• Given request: Copy every line of the records below, keeping everything other than the answers unchanged. Add 115 to each number that appears in an answer, whether it is a distance or a pixel coordinate.
──────── Data shown
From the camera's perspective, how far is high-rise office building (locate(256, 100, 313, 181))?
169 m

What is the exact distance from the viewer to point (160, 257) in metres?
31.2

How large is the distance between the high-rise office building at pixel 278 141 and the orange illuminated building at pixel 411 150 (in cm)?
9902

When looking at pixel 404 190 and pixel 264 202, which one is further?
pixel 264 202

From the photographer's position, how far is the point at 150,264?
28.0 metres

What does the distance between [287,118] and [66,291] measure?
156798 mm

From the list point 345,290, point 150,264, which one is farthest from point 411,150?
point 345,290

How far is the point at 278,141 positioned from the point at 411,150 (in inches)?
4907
────────────────
• Correct result:
From the camera's perspective, how far is high-rise office building (locate(256, 100, 313, 181))?
284 m

What is the exact distance from the viewer to point (160, 257) in metres?
146.2

How large is the distance between the high-rise office building at pixel 278 141 and the orange illuminated building at pixel 411 150 (in cm)?
10017

When looking at pixel 404 190 and pixel 264 202, which one is further?
pixel 379 317

From the photographer's position, how far is the point at 150,264?
143.0 metres

What does the distance between [287,118] and [66,291] measure?
156913 mm

From the list point 345,290, point 150,264, which one is farthest from point 411,150?
point 460,405

How far is the point at 278,141 positioned from the point at 411,150 (in inches)?
5022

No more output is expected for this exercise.